PROBLEM TO SOLVE: Exact copies are required of the lines from the line containing "Does the blue" through the final line of the listing, both included, and of no other lines.

Records contained in a dataset
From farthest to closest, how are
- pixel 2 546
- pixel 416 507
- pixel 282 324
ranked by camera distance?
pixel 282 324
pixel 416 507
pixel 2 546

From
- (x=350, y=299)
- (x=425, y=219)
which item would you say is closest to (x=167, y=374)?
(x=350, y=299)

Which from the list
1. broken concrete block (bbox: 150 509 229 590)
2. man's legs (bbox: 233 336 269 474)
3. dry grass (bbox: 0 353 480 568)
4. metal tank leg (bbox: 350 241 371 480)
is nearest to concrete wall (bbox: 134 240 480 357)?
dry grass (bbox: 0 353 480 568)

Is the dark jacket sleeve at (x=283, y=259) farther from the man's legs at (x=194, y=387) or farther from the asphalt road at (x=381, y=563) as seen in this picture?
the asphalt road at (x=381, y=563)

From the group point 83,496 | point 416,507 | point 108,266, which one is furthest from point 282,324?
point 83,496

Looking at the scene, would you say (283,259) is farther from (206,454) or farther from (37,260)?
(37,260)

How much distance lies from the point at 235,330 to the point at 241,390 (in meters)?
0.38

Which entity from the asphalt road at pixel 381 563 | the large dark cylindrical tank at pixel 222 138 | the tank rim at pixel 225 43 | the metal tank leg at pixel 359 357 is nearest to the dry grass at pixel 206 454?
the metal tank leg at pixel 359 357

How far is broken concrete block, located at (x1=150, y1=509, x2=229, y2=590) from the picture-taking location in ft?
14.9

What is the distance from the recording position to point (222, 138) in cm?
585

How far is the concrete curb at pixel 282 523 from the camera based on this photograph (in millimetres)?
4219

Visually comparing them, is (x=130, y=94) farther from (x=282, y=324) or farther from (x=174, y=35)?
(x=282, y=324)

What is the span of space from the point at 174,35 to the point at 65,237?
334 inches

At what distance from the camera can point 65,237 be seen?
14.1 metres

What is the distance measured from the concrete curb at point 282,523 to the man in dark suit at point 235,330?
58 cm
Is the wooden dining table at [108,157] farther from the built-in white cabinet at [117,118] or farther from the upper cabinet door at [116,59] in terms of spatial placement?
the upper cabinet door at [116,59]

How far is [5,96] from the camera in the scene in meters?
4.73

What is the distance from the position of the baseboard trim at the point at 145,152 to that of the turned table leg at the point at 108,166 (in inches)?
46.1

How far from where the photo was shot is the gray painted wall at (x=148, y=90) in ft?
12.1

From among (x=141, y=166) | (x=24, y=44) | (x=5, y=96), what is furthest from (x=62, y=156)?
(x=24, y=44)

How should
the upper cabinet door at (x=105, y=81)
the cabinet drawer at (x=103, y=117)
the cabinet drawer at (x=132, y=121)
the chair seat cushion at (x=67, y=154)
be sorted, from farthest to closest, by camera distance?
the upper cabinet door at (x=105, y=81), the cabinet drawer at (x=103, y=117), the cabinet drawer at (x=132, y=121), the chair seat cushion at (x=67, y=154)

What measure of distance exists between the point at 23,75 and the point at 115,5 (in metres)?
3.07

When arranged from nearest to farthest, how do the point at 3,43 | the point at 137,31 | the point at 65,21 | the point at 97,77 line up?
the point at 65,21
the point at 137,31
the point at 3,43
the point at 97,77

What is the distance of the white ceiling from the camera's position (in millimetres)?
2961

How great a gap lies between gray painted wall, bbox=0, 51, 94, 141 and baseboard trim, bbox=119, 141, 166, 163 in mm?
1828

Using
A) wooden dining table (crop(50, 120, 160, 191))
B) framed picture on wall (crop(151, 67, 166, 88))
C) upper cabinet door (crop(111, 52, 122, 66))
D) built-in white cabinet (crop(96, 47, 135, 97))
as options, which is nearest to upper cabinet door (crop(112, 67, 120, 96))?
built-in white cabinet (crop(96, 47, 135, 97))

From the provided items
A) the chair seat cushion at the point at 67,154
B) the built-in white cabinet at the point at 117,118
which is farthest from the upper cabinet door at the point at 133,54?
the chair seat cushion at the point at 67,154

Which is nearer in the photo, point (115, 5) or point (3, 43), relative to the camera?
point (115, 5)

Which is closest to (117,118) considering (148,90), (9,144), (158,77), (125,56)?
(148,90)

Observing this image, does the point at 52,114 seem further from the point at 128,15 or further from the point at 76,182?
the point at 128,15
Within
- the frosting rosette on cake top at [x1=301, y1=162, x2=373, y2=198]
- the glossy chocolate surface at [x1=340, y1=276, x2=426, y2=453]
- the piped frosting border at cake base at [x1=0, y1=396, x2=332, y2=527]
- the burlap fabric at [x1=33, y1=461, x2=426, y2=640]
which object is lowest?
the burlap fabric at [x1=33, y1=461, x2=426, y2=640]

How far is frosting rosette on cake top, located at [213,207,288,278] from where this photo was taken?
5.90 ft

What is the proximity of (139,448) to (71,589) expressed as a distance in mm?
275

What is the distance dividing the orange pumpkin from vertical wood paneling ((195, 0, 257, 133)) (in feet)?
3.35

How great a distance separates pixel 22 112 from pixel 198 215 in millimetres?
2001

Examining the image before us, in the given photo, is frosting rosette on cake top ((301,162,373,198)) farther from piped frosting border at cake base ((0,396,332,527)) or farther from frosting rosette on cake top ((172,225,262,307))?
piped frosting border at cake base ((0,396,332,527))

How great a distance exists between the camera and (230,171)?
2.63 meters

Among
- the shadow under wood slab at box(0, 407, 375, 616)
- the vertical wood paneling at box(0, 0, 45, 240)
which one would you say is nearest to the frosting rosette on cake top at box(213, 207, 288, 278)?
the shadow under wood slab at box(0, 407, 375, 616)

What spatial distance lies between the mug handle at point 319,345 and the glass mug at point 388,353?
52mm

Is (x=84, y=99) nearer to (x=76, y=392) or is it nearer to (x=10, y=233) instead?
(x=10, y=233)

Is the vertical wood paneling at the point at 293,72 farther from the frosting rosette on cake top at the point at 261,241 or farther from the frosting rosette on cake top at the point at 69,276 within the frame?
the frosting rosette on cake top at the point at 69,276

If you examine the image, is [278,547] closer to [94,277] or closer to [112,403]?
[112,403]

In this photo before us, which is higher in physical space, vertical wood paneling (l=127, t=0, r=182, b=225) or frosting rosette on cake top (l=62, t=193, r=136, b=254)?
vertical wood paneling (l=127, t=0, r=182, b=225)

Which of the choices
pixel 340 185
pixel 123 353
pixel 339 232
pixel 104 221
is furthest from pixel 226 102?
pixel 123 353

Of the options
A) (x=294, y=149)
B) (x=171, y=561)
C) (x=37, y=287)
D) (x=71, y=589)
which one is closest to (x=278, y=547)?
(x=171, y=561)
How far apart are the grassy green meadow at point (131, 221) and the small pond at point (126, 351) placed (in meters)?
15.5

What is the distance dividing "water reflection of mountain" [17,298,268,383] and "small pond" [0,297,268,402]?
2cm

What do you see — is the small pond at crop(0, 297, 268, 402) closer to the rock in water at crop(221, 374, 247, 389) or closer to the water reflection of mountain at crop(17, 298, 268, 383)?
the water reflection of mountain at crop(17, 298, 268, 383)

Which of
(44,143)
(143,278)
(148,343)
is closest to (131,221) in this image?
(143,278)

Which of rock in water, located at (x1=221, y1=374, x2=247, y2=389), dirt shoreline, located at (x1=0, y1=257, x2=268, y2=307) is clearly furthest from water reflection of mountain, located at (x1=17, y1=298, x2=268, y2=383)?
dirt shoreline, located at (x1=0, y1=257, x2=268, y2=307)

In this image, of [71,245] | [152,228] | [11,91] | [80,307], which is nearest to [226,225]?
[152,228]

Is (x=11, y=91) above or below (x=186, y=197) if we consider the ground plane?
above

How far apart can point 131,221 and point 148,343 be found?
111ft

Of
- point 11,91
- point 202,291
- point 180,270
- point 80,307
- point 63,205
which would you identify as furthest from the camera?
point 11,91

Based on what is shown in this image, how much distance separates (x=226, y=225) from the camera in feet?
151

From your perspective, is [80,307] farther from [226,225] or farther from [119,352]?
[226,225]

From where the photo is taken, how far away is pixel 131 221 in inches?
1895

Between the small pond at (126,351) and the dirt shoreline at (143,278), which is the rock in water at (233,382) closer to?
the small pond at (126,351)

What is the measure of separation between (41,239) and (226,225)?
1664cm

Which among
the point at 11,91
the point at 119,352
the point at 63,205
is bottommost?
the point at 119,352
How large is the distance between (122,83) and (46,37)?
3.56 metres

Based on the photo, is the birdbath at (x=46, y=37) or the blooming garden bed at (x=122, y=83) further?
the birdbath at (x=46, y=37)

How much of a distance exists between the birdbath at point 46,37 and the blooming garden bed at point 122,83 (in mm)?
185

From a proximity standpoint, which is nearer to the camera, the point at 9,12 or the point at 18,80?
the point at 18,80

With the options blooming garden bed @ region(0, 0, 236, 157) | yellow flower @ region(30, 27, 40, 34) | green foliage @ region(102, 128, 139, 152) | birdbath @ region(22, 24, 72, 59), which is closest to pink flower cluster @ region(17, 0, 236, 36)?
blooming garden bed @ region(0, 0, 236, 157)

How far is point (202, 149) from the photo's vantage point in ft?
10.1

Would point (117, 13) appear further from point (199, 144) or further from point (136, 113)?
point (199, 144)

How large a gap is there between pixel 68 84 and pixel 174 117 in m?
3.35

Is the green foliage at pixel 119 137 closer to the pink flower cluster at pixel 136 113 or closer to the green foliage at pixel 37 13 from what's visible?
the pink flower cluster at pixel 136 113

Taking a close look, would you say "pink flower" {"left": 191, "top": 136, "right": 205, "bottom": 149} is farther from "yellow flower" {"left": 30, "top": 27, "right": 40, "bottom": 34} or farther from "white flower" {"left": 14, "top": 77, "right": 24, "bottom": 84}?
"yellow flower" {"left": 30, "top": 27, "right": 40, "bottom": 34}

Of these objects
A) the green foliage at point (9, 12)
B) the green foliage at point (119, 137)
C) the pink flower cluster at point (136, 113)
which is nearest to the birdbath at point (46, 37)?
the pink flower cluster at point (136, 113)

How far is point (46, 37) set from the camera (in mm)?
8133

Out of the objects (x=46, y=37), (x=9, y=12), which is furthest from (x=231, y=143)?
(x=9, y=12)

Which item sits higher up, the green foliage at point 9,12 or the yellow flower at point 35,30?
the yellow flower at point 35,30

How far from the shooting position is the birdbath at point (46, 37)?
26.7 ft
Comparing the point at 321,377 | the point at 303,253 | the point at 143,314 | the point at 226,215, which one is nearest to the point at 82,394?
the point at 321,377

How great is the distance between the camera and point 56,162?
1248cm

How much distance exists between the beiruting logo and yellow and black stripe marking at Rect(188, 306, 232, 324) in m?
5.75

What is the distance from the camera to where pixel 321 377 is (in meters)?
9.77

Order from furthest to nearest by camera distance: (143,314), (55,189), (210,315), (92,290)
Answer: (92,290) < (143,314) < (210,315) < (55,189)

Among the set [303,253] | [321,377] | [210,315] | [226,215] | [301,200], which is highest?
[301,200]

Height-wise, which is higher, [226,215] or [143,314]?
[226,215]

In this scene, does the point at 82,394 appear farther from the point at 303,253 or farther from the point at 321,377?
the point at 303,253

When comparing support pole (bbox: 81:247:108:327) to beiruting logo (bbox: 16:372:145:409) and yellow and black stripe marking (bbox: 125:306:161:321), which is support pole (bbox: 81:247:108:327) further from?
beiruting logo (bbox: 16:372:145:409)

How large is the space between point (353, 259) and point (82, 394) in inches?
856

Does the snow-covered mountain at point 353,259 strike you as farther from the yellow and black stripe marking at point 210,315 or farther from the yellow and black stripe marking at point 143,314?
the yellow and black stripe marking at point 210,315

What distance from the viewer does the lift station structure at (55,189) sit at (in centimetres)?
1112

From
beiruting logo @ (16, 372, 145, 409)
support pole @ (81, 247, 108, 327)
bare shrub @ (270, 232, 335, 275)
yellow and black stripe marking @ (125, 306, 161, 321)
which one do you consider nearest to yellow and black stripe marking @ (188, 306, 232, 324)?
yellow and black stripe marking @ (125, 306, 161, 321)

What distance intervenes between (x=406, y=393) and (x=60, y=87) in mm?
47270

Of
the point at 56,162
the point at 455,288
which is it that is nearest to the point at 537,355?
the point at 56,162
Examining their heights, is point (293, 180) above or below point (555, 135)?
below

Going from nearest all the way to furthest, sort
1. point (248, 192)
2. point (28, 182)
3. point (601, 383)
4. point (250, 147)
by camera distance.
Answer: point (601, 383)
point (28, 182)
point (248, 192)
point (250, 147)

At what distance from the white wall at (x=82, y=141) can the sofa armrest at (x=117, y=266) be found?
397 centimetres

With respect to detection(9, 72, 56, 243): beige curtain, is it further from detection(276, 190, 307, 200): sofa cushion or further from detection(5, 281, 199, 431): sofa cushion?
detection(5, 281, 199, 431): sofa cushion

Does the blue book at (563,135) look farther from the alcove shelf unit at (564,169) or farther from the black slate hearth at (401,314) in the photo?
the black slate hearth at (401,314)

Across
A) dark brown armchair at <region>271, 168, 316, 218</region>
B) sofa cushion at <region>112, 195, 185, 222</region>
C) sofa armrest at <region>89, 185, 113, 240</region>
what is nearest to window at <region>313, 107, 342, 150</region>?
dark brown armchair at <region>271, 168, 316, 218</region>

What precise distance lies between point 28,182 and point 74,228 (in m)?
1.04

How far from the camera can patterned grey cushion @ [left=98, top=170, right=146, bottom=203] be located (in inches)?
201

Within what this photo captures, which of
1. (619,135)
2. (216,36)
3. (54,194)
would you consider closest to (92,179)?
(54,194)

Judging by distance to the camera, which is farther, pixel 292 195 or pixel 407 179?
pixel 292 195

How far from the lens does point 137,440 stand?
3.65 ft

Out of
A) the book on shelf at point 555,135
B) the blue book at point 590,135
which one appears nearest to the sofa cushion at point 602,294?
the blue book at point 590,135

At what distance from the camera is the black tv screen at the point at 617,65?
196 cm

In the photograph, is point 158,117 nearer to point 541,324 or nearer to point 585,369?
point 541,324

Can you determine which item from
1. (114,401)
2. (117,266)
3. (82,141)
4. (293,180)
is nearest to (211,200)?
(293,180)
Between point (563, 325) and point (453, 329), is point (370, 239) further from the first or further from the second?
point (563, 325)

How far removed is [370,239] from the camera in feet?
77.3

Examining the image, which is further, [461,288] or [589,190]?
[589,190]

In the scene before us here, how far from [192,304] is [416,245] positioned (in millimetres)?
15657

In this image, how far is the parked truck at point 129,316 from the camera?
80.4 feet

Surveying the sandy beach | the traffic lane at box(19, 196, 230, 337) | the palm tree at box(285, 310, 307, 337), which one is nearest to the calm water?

REPLY TO THE TASK:
Does the blue book at (563,135) look farther from the alcove shelf unit at (564,169) or farther from the black slate hearth at (401,314) in the photo?
the black slate hearth at (401,314)

Across
A) dark brown armchair at <region>271, 168, 316, 218</region>
B) sofa cushion at <region>112, 195, 185, 222</region>
C) sofa armrest at <region>89, 185, 113, 240</region>
what is nearest to window at <region>313, 107, 342, 150</region>?
dark brown armchair at <region>271, 168, 316, 218</region>

What precise distance lies between point 28,182 and point 74,228 (in m)?
1.04

How far from the camera can patterned grey cushion @ [left=98, top=170, right=146, bottom=203] be located (in inches)?
201

Within what this photo captures, which of
1. (619,135)
2. (216,36)
3. (54,194)
would you consider closest to (92,179)?
(54,194)

Judging by distance to the camera, which is farther, pixel 292 195 or pixel 407 179?
pixel 292 195

How far from the lens does point 137,440 stand?
3.65 ft

Out of
A) the book on shelf at point 555,135
B) the blue book at point 590,135
which one appears nearest to the sofa cushion at point 602,294?
the blue book at point 590,135

At what distance from the camera is the black tv screen at the point at 617,65?
196 cm

In the photograph, is point 158,117 nearer to point 541,324 or nearer to point 585,369?
point 541,324

Can you determine which item from
1. (114,401)
2. (117,266)
3. (82,141)
4. (293,180)
is nearest to (211,200)?
(293,180)
Between point (563, 325) and point (453, 329), is point (370, 239) further from the first or further from the second?
point (563, 325)

How far removed is [370,239] from the camera in feet?
77.3

Examining the image, which is further, [461,288] or [589,190]?
[589,190]

In the scene before us here, how far from [192,304] is [416,245] positioned (in millimetres)?
15657

In this image, how far is the parked truck at point 129,316 from the camera?
80.4 feet

Surveying the sandy beach | the traffic lane at box(19, 196, 230, 337) | the palm tree at box(285, 310, 307, 337), which one is nearest to the calm water?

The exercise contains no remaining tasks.